On Mon, Apr 21, 2025 at 11:29:52AM -0500, Theodore Ts'o wrote:
> On Mon, Apr 21, 2025 at 08:54:33AM -0700, Darrick J. Wong wrote:
> > 
> > I might be wading in deeper than I know, but it seems to me that
> > after a crash recovery it's not great to see 64k files with no blocks
> > allocated to them at all.
> 
> Well, what ext4 in no dioread_nolock mode will do is to allocate
> blocks marked as unitializationed, and then write the data blocks, and
> then change them to be marked as initialized.  So it's not that there
> are no blocks allocated at all; but that there are blocks allocated
> but attempts to read from the file will return all zeros.

But that's not what I see -- on my system, I get files with i_size ==
65536, but no mappings at all:

--- /run/fstests/bin/tests/generic/044.out      2025-04-17 14:52:53.521658441 -0700
+++ /var/tmp/fstests/generic/044.out.bad        2025-04-21 08:46:15.328757541 -0700
@@ -1 +1,95 @@
 QA output created by 044
+corrupt file /opt/906 - non-zero size but no extents
+corrupt file /opt/907 - non-zero size but no extents

# mount /opt/
# ls /opt/906
-rw------- 1 root root 65536 Apr 21 08:45 /opt/906
# filefrag -v !$
filefrag -v /opt/906
Filesystem type is: ef53
File size of /opt/906 is 65536 (16 blocks of 4096 bytes)
/opt/906: 0 extents found

...unless ext4 is removing those unwritten blocks during recovery?

> This is non-ideal, but my main concern is a performance issue, not a
> correctness one.  We're modifying the metadata blocks twice, and while
> most of the time the two modifications happen within a single
> transaction (so the user won't actually see the zero blocks after the
> crash _most_ of the time), the extra journal handles means extra CPU
> and extra jbd2 spinlocks getting taken and released.
> 
> So it's on my todo list to fix, in my copious spare time.....
> 
> > (I don't care about the others whining about _exclude_fs-- if
> > you make the design decision that the current ext4 behavior is
> > good enough, then the test cannot ever be satisfied so let's
> > capture that in the test > itself, not in everyone's scattered
> > exclusion lists.)
> 
> Fair enough, I can try, and see if we get people attempting to NACK
> the changes this time around.  Support beating back the whiners would
> be appreciated.

Ok, I'll chime in whenever I see patches. :)

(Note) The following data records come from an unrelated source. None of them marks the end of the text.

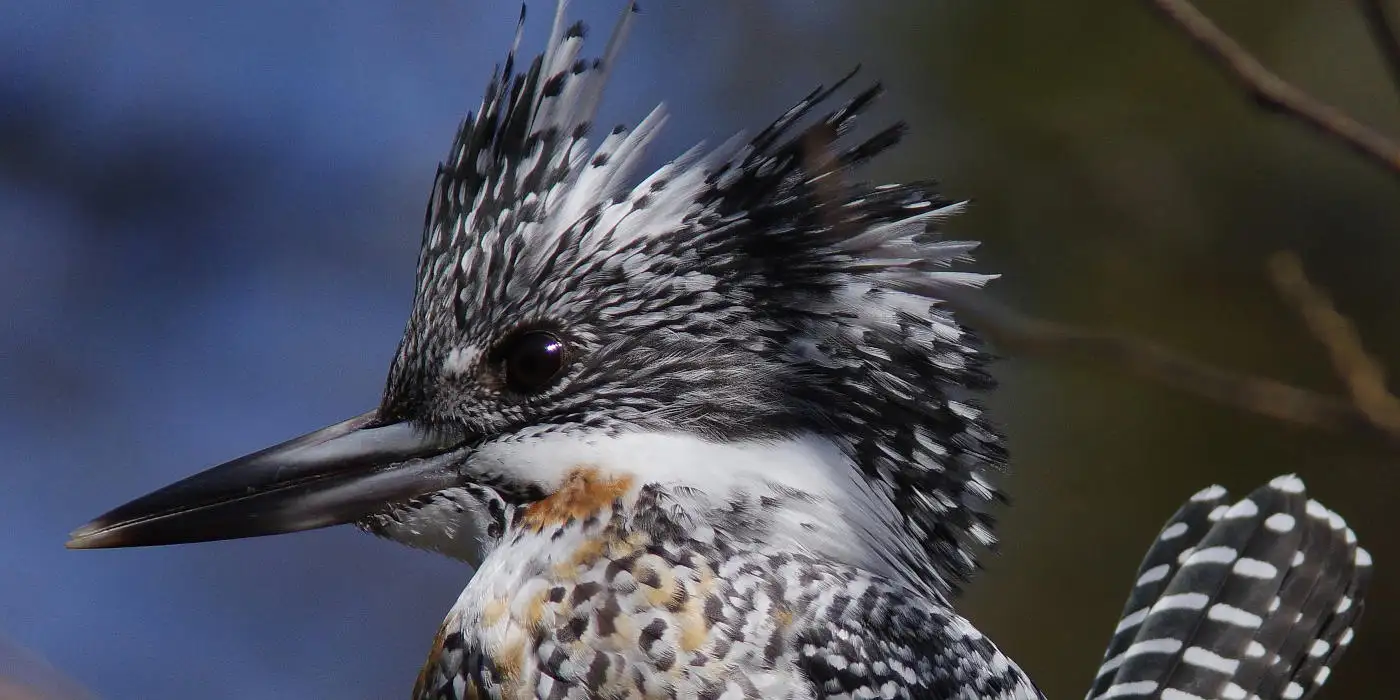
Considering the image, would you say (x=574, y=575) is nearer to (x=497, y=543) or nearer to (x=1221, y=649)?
(x=497, y=543)

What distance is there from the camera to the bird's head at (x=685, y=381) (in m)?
2.19

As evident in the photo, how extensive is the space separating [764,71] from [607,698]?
3.94 metres

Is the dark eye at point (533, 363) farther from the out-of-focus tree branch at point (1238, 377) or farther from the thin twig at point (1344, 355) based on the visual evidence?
the thin twig at point (1344, 355)

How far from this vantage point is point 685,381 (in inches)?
87.8

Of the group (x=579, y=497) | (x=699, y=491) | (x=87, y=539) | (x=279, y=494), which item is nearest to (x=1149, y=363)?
(x=699, y=491)

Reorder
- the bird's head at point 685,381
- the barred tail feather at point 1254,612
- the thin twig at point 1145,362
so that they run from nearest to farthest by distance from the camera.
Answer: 1. the thin twig at point 1145,362
2. the bird's head at point 685,381
3. the barred tail feather at point 1254,612

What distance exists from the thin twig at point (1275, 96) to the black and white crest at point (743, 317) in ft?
1.98

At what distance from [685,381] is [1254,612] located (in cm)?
139

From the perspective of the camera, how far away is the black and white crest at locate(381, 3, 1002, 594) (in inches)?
87.9

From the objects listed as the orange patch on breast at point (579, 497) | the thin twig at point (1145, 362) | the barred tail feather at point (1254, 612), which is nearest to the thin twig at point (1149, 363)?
the thin twig at point (1145, 362)

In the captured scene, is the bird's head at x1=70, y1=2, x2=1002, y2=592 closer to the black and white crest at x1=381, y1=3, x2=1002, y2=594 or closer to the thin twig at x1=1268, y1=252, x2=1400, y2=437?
the black and white crest at x1=381, y1=3, x2=1002, y2=594

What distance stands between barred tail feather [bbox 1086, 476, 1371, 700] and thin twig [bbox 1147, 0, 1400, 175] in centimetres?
141

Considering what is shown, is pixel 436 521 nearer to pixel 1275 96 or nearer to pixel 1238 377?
pixel 1238 377

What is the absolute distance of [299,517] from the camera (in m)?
2.22
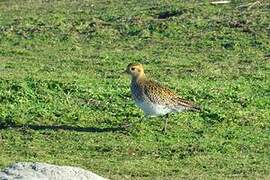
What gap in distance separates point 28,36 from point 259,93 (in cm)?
686

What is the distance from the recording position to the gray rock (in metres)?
8.51

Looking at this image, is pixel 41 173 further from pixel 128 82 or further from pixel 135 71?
pixel 128 82

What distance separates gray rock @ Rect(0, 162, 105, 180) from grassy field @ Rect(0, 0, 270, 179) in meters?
1.96

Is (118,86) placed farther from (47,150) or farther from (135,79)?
(47,150)

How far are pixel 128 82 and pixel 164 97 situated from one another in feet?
10.6

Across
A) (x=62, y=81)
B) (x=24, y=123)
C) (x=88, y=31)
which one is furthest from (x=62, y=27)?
(x=24, y=123)

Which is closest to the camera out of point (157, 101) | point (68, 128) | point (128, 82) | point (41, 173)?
point (41, 173)

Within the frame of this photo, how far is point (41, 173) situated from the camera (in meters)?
8.56

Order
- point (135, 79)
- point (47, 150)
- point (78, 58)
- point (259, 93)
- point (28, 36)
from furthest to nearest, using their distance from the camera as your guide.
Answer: point (28, 36)
point (78, 58)
point (259, 93)
point (135, 79)
point (47, 150)

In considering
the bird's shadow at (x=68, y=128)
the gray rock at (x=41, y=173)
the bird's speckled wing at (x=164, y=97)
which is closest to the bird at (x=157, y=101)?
the bird's speckled wing at (x=164, y=97)

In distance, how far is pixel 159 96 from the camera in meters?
12.5

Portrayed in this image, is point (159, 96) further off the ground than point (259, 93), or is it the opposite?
point (259, 93)

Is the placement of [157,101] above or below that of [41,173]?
above

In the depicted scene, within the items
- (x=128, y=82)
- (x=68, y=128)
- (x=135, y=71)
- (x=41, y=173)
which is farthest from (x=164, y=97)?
(x=41, y=173)
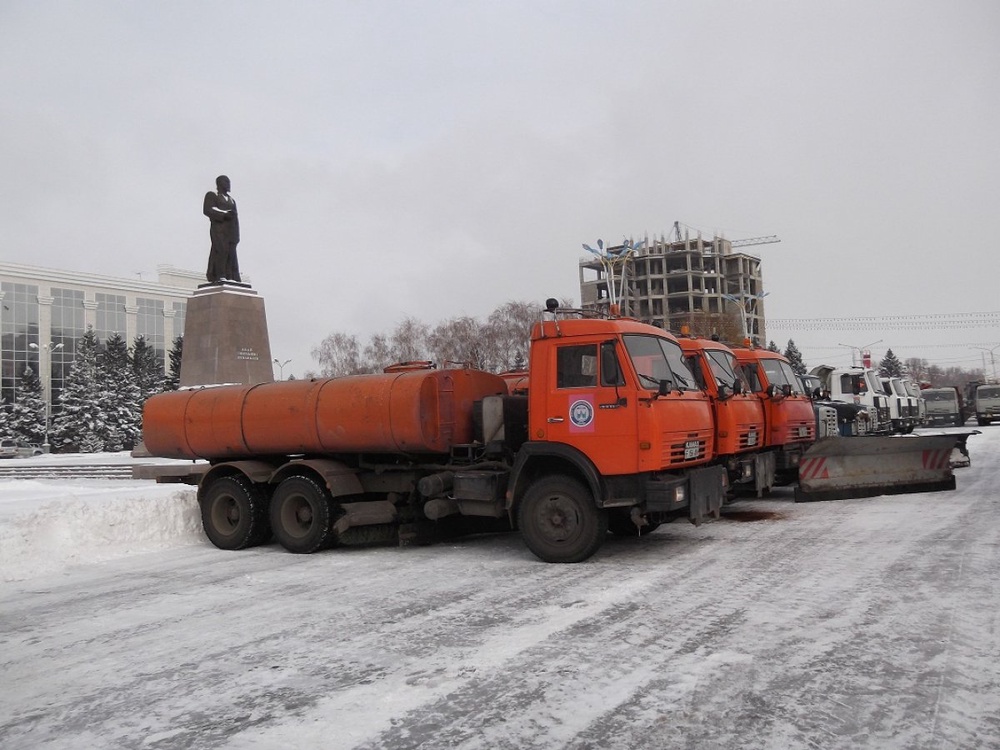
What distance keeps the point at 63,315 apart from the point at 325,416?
8246 cm

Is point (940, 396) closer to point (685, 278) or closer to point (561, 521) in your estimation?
point (561, 521)

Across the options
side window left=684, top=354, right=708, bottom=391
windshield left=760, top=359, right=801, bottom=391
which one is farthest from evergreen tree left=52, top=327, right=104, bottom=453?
side window left=684, top=354, right=708, bottom=391

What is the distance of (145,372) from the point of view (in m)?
62.9

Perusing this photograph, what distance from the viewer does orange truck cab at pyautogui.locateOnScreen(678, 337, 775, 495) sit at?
10.7 metres

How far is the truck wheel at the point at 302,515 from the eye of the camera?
9.84 m

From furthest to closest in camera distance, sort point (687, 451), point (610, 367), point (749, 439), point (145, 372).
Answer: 1. point (145, 372)
2. point (749, 439)
3. point (687, 451)
4. point (610, 367)

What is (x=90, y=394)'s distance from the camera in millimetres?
53531

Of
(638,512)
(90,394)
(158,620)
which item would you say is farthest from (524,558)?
(90,394)

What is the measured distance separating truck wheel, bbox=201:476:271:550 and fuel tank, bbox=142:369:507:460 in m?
0.49

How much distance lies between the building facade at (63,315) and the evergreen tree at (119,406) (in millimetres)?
17094

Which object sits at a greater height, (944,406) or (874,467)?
(944,406)

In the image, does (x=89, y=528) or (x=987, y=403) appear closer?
(x=89, y=528)

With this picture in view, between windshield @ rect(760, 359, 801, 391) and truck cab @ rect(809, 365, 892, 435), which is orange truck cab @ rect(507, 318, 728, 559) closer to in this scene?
windshield @ rect(760, 359, 801, 391)

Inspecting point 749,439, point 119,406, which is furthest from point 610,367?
point 119,406
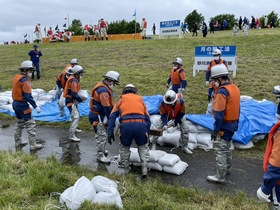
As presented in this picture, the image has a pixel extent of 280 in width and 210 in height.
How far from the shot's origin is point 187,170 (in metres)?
6.06

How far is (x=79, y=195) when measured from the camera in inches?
156

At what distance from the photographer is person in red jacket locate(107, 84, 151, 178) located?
5.30m

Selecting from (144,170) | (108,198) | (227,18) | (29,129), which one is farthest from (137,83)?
(227,18)

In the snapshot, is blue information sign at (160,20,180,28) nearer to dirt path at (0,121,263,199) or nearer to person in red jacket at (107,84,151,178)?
dirt path at (0,121,263,199)

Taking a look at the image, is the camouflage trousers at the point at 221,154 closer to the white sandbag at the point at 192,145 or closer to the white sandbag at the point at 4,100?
the white sandbag at the point at 192,145

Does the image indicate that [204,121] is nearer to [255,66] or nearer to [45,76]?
[255,66]

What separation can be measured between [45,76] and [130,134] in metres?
14.0

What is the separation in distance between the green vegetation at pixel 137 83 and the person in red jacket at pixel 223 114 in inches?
28.6

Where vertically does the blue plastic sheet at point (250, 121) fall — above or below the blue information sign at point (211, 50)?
below

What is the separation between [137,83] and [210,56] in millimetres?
3660

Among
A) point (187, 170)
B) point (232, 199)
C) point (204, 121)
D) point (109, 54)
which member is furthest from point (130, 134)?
point (109, 54)

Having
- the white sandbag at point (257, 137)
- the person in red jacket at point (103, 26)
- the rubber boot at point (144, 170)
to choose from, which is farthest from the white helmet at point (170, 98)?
the person in red jacket at point (103, 26)

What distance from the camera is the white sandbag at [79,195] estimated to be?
393 cm

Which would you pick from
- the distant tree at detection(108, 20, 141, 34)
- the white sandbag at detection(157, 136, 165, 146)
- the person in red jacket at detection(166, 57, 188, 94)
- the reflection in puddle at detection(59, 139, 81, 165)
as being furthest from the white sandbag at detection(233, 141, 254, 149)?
the distant tree at detection(108, 20, 141, 34)
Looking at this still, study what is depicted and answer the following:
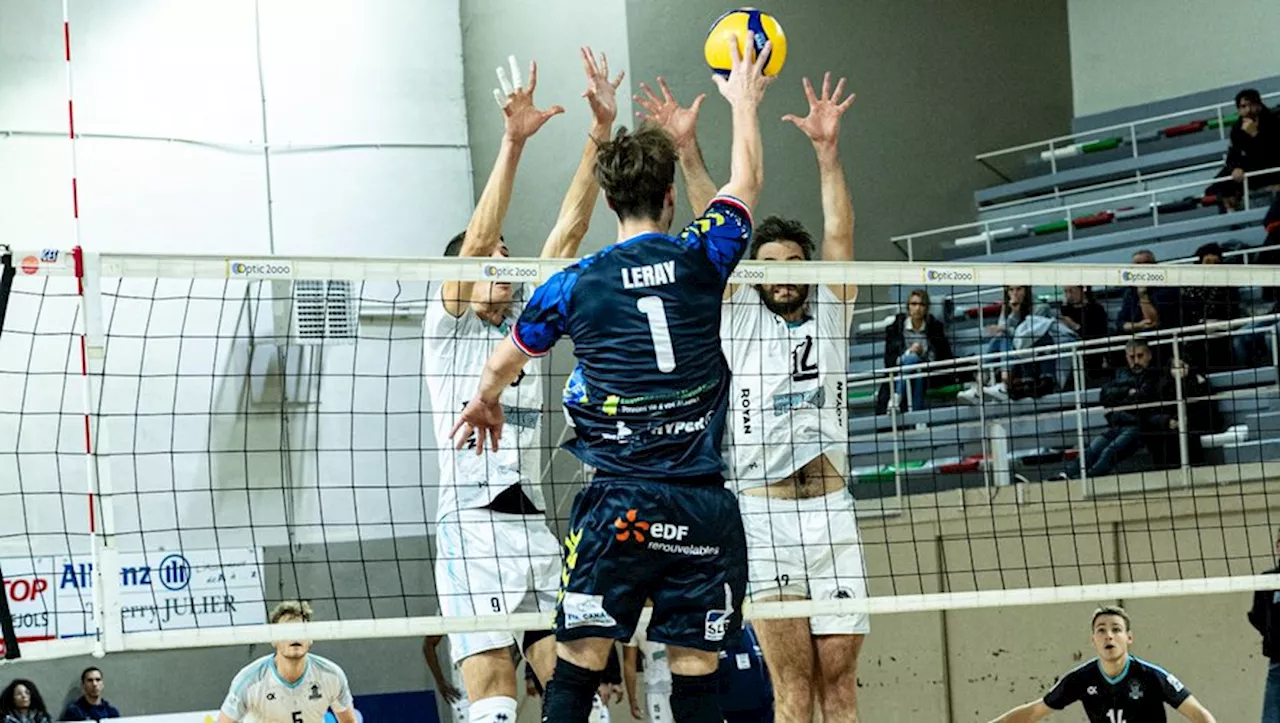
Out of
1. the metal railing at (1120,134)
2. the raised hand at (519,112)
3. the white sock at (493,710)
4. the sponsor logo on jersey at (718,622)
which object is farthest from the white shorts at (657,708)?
the metal railing at (1120,134)

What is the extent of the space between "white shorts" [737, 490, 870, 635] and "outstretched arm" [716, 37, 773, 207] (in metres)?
2.48

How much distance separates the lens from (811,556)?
25.5 ft

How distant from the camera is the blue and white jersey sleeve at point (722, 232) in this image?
17.6 feet

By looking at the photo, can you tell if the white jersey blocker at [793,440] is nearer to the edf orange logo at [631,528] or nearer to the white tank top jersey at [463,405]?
the white tank top jersey at [463,405]

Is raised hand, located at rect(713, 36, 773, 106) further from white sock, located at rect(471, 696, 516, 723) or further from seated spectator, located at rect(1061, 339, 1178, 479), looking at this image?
seated spectator, located at rect(1061, 339, 1178, 479)

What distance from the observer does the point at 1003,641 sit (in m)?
14.1

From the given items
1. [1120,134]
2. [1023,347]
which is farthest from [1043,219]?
[1023,347]

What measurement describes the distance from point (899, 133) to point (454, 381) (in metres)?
12.7

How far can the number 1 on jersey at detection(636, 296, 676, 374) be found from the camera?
17.3ft

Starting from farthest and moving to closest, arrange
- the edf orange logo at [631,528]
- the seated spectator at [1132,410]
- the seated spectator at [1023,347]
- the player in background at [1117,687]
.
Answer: the seated spectator at [1023,347], the seated spectator at [1132,410], the player in background at [1117,687], the edf orange logo at [631,528]

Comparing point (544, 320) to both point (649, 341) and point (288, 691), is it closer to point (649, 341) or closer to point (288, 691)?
point (649, 341)

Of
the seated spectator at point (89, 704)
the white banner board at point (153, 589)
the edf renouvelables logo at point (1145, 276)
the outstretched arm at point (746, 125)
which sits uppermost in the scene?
the outstretched arm at point (746, 125)

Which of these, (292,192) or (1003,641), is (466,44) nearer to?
(292,192)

> I can also see if Luis's LBS changes might it easier to deal with the
> bigalloc test bugs.  It will mean exposing the concept of cluster
> allocation size (as distinct from block size) to the core xfstests
> infrastructure, and again, we can see if people try to NACK the
> changes.  This will require a bit more work, however as this is a big
> difference between XFS's LBS feature and ext4's bigalloc feature.

That shouldn't be a problem; _xfs_get_file_block_size has returned the
allocation unit size for XFS files for quite some time, despite being
badly named.

--D

> 
> 						- Ted